Bowman's quest for vengeance is on the far end of the book-stuffing spectrum. More commonly, the stuffers are trying to create an aide-mémoire for themselves. "I have filled books with flowers I've received, to save the ­flowers in dried form and to remember the happy moment of receiving them," Anne Rice said in an e-mail message. After Wayne Koestenbaum interviewed Vanessa Redgrave at a hotel bar about her role in the movie "Mrs. Dalloway," he took Redgrave's lipsticky napkin and placed it in the paperback copy of the novel he'd brought with him. That Redgrave's lipstick traces might have besmirched his book seems not to have fazed him. "I might have also taken her swizzle stick," he confessed.

In "Never Do That to a Book," an essay in her collection "Ex Libris," Anne Fadimansays that these aides-­mémoires are often specific to the book owner's profession. Fadiman writes about a landscape architect who "savors the very smell of the dirt embedded in his botany texts; it is the alluvium of his life's work." She also mentions a science writer whose copy of "Birds of Yosemite and the East Slope" contains an owl feather and the tip of a squirrel's tail — remnants of an ­animal-on-animal smackdown — and whose copy of "Mammals of the World" has been "enhanced" by the "excremental splotches" of a band-tailed pigeon that perched on the book while learning to fly. Blurry grows the line between litter box and litter books.

--- WORK INSTRUCTIONS ---
Continue the passage above about the keepsakes people store inside their books, starting after its final sentence.

--- DATA SECTION ---
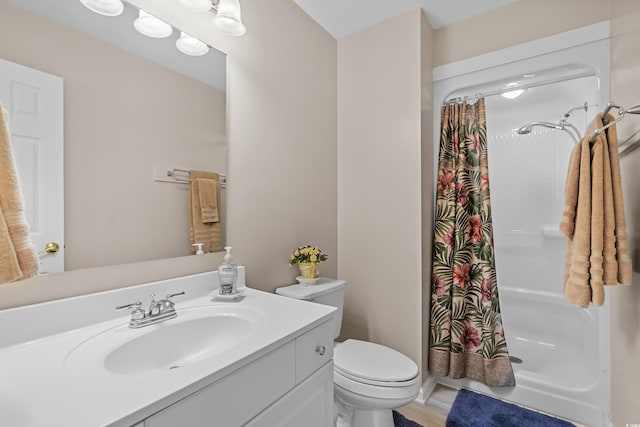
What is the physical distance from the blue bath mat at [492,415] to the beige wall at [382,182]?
336 millimetres

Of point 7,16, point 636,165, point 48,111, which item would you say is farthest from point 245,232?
point 636,165

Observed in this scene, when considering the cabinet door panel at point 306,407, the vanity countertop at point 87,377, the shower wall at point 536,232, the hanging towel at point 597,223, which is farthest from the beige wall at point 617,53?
the vanity countertop at point 87,377

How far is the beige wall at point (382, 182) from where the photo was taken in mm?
1844

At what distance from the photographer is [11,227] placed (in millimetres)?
657

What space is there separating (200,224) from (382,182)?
1.18 m

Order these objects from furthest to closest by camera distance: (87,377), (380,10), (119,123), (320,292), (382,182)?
(382,182) → (380,10) → (320,292) → (119,123) → (87,377)

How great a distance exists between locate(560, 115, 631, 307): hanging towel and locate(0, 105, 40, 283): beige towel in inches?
68.9

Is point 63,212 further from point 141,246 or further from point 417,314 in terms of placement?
point 417,314

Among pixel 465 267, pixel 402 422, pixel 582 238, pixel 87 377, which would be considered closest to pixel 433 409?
pixel 402 422

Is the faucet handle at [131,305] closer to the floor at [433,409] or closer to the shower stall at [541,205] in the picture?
the floor at [433,409]

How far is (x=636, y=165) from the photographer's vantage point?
Result: 1.16 metres

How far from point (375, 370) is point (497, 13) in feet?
7.17

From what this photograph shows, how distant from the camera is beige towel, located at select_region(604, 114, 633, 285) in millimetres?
1085

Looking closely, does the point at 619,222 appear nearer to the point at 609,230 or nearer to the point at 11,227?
the point at 609,230
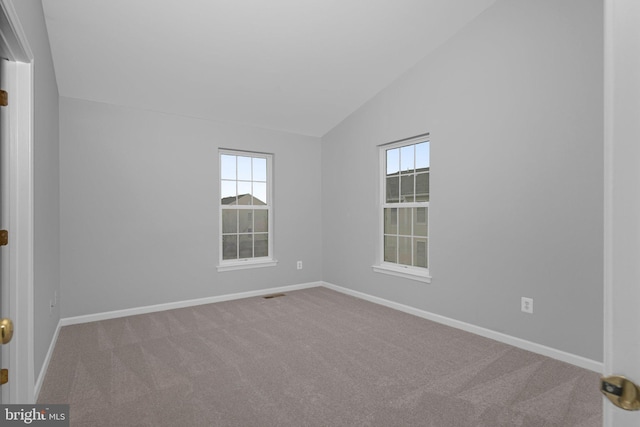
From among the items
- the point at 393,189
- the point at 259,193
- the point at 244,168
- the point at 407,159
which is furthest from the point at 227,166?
the point at 407,159

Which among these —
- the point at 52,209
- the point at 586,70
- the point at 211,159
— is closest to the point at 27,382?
the point at 52,209

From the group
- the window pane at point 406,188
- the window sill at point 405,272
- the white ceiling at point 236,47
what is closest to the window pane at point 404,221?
the window pane at point 406,188

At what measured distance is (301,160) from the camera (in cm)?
526

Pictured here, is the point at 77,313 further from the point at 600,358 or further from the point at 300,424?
the point at 600,358

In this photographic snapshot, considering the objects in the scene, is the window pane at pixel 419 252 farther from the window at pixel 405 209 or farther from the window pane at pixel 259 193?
the window pane at pixel 259 193

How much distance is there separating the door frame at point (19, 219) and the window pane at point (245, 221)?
10.6 feet

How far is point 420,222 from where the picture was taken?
3.98 meters

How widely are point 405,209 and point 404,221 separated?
15 centimetres

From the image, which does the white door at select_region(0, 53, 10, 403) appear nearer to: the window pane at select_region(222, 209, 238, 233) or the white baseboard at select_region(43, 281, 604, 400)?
the white baseboard at select_region(43, 281, 604, 400)

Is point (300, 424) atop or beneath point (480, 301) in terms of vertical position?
beneath

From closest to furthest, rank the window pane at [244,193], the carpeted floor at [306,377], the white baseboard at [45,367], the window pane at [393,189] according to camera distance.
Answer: the carpeted floor at [306,377] → the white baseboard at [45,367] → the window pane at [393,189] → the window pane at [244,193]

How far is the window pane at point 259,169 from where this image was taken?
4973 millimetres

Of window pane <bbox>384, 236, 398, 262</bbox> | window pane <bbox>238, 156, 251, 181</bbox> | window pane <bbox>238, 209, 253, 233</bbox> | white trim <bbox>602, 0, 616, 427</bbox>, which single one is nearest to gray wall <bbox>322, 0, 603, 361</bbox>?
window pane <bbox>384, 236, 398, 262</bbox>

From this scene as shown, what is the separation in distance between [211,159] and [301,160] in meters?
1.39
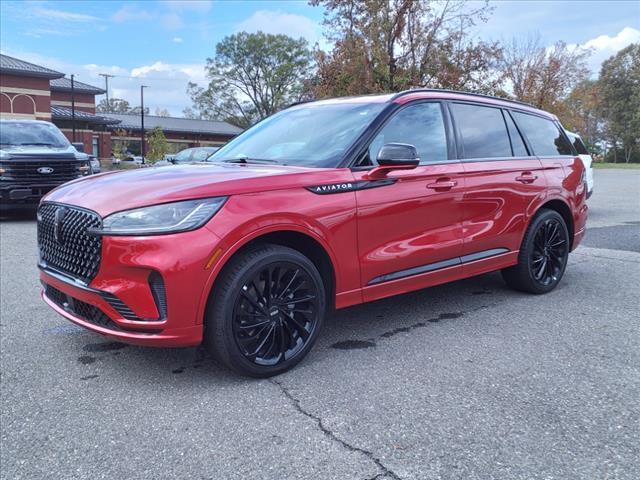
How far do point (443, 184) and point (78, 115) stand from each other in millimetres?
45438

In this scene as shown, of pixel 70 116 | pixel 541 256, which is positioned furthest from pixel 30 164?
pixel 70 116

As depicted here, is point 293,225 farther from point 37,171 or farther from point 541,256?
point 37,171

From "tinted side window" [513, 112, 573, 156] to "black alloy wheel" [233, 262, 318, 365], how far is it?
122 inches

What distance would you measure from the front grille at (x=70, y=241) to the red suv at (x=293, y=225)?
0.5 inches

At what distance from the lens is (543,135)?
5.39 meters

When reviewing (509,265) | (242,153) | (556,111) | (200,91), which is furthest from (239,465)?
(200,91)

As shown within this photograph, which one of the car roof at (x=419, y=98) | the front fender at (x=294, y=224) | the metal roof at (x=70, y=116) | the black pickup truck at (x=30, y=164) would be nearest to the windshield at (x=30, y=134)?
the black pickup truck at (x=30, y=164)

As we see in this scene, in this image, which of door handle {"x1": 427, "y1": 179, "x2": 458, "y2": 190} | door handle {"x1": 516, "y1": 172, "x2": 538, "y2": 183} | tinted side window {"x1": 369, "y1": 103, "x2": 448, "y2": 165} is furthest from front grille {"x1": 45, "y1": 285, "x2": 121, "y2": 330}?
door handle {"x1": 516, "y1": 172, "x2": 538, "y2": 183}

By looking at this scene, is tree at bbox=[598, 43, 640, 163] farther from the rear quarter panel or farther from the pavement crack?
the pavement crack

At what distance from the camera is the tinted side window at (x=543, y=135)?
516 centimetres

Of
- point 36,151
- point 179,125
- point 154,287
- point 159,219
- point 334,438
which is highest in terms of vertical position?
point 179,125

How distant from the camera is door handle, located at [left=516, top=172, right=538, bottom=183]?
475 centimetres

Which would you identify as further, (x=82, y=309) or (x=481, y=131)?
(x=481, y=131)

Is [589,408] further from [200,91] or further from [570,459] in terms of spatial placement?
[200,91]
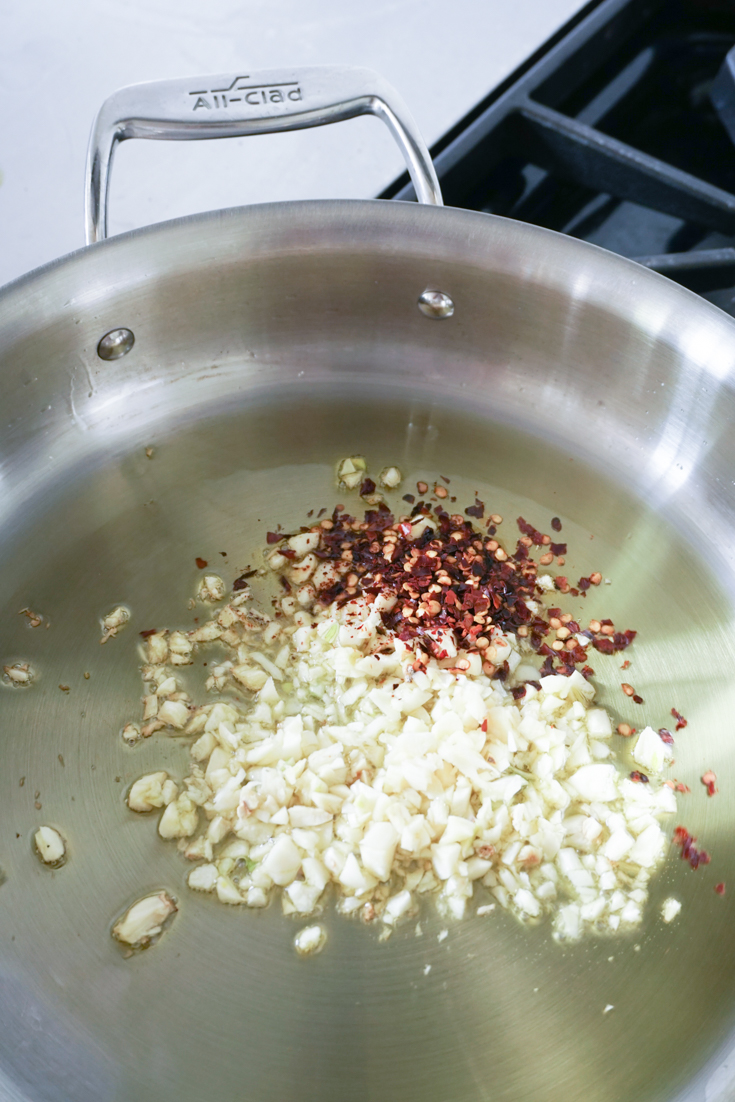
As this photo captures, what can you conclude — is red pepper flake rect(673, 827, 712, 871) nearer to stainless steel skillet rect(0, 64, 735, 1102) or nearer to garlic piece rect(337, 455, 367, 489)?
stainless steel skillet rect(0, 64, 735, 1102)

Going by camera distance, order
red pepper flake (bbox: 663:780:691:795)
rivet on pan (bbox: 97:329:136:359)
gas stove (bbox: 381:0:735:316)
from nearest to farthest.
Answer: red pepper flake (bbox: 663:780:691:795), rivet on pan (bbox: 97:329:136:359), gas stove (bbox: 381:0:735:316)

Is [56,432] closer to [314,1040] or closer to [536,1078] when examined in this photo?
[314,1040]

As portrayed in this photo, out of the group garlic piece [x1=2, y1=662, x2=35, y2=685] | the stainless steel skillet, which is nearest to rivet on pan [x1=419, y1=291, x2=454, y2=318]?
the stainless steel skillet

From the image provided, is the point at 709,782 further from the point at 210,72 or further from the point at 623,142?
the point at 210,72

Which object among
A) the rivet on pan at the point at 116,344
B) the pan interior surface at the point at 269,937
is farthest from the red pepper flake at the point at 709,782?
the rivet on pan at the point at 116,344

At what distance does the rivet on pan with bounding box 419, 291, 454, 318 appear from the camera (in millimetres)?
976

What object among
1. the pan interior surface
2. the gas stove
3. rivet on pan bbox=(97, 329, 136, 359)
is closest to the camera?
the pan interior surface

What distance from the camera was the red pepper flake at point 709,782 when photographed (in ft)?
2.48

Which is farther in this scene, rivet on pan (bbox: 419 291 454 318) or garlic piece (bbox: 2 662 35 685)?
rivet on pan (bbox: 419 291 454 318)

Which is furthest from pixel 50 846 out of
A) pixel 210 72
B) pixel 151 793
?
pixel 210 72

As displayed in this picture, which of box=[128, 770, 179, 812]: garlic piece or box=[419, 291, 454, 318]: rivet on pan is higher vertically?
box=[419, 291, 454, 318]: rivet on pan

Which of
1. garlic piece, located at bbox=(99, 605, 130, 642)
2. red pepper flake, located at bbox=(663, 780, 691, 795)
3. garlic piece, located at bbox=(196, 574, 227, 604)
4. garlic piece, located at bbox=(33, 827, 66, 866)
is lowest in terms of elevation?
garlic piece, located at bbox=(33, 827, 66, 866)

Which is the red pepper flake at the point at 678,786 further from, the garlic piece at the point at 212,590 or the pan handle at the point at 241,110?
the pan handle at the point at 241,110

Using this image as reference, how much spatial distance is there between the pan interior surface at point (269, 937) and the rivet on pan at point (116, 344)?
0.57ft
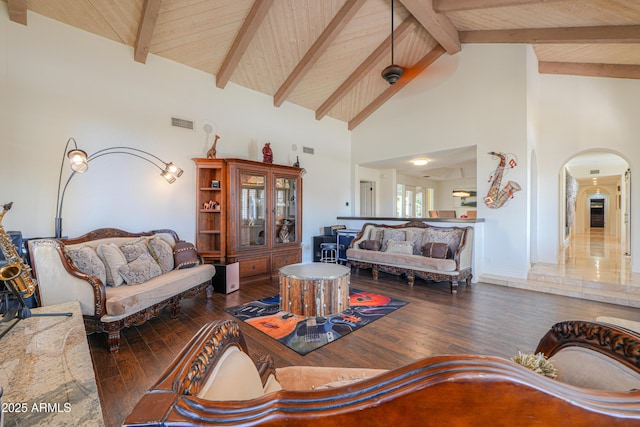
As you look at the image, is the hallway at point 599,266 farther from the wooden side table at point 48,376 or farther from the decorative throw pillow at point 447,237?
the wooden side table at point 48,376

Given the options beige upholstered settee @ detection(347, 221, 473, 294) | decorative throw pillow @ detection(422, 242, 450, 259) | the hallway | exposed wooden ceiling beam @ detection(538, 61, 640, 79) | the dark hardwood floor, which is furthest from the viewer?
exposed wooden ceiling beam @ detection(538, 61, 640, 79)

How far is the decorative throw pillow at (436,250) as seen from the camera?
4.32 m

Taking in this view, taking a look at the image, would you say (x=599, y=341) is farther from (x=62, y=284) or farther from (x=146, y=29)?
(x=146, y=29)

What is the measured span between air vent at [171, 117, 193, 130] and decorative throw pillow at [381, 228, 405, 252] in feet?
13.0

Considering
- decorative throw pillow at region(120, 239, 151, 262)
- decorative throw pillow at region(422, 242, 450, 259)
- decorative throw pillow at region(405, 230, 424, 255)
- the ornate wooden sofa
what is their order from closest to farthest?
the ornate wooden sofa → decorative throw pillow at region(120, 239, 151, 262) → decorative throw pillow at region(422, 242, 450, 259) → decorative throw pillow at region(405, 230, 424, 255)

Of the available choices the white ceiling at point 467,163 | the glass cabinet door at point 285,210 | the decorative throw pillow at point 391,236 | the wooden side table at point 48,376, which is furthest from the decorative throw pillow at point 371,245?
the wooden side table at point 48,376

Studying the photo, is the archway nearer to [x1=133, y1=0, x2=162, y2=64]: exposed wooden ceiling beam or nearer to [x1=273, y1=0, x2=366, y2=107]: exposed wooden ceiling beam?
[x1=273, y1=0, x2=366, y2=107]: exposed wooden ceiling beam

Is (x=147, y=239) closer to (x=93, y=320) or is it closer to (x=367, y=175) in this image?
(x=93, y=320)

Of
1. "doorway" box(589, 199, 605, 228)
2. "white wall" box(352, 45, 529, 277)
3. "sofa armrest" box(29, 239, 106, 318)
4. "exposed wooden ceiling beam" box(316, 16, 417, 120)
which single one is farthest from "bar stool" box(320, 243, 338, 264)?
"doorway" box(589, 199, 605, 228)

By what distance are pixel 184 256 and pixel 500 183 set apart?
204 inches

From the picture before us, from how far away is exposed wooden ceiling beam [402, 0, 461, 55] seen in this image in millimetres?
3947

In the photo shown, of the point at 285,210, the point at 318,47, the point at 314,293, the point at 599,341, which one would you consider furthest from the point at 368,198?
the point at 599,341

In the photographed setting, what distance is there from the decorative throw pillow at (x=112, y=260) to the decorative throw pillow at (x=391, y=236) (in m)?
4.05

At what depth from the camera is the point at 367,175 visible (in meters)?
7.81
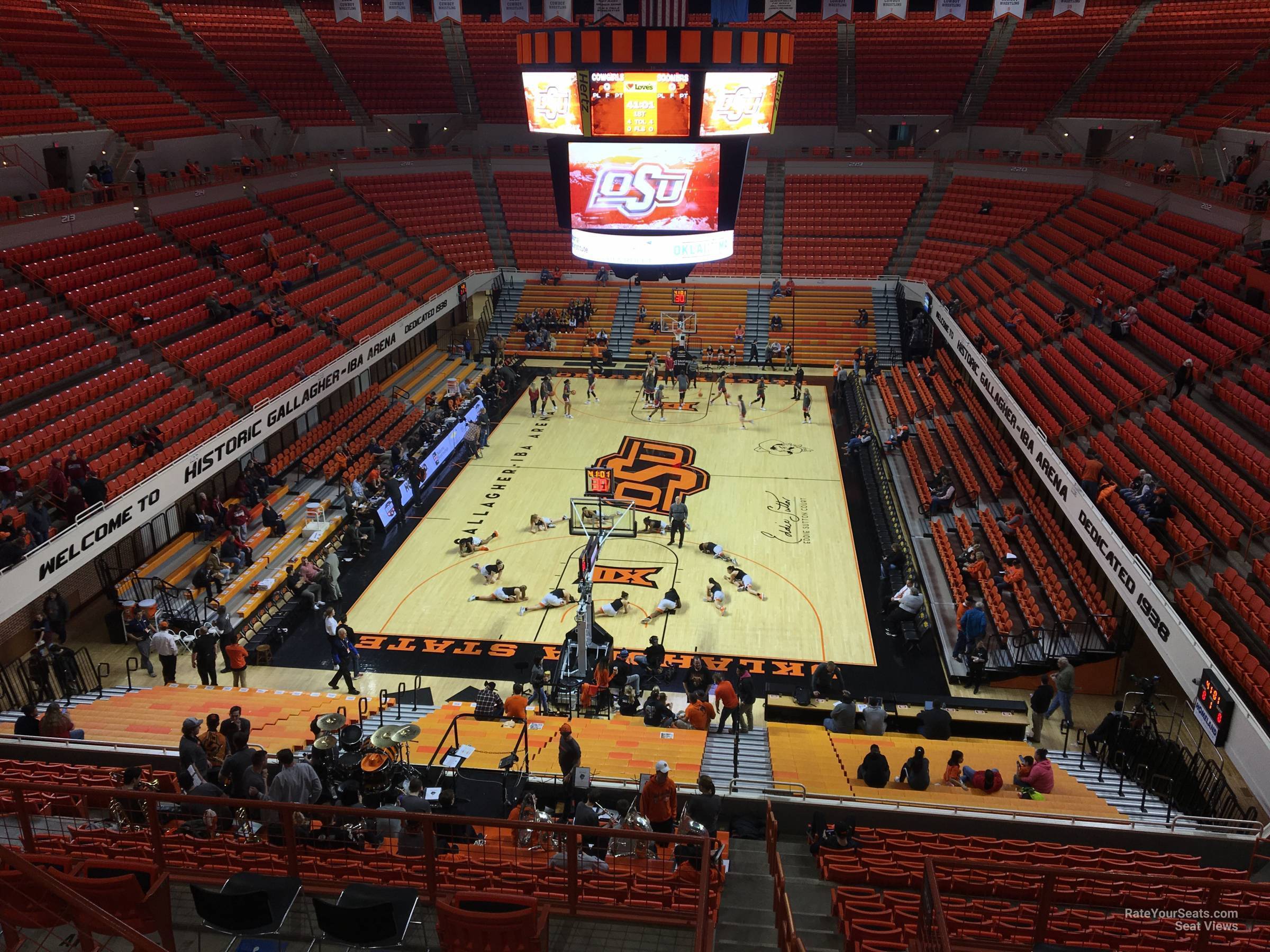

--- WRITTEN ANSWER ---
Sometimes things get lost in books. The novelist Diana Abu-Jaber recalled putting a favorite photograph of a friend's greyhound inside her copy of M. F. K. Fisher's "How to Cook a Wolf" — and then promptly leaving the book on a plane. ("I hope it comforts someone who's afraid of flying," she wrote in an e-mail message.) Similarly, the musician Dan Zanes once used a book to store a prized possession given him by his mother — a rare photograph of J. D. Salinger, taken by Mrs. Zanes's mentor, the German photographer Lotte Jacobi. "I'm sure it's safe, but I have no idea where it's safe," Zanes said. "Not in any book that I currently own, that's for sure."

Sherman Alexie figured out a way around botched safekeeping during his hard-drinking college days at Gonzaga and Washington State Universities in the 1980s. Fearful that he would spend all his money during a bender, he would "slide tens and twenties into random books in my apartment." Months later, having forgotten about the money, he'd find it again. "It was like winning little jackpots," he wrote in an e-mail message, adding, "I'm sober now, have been sober for many years, and I keep my money in banks."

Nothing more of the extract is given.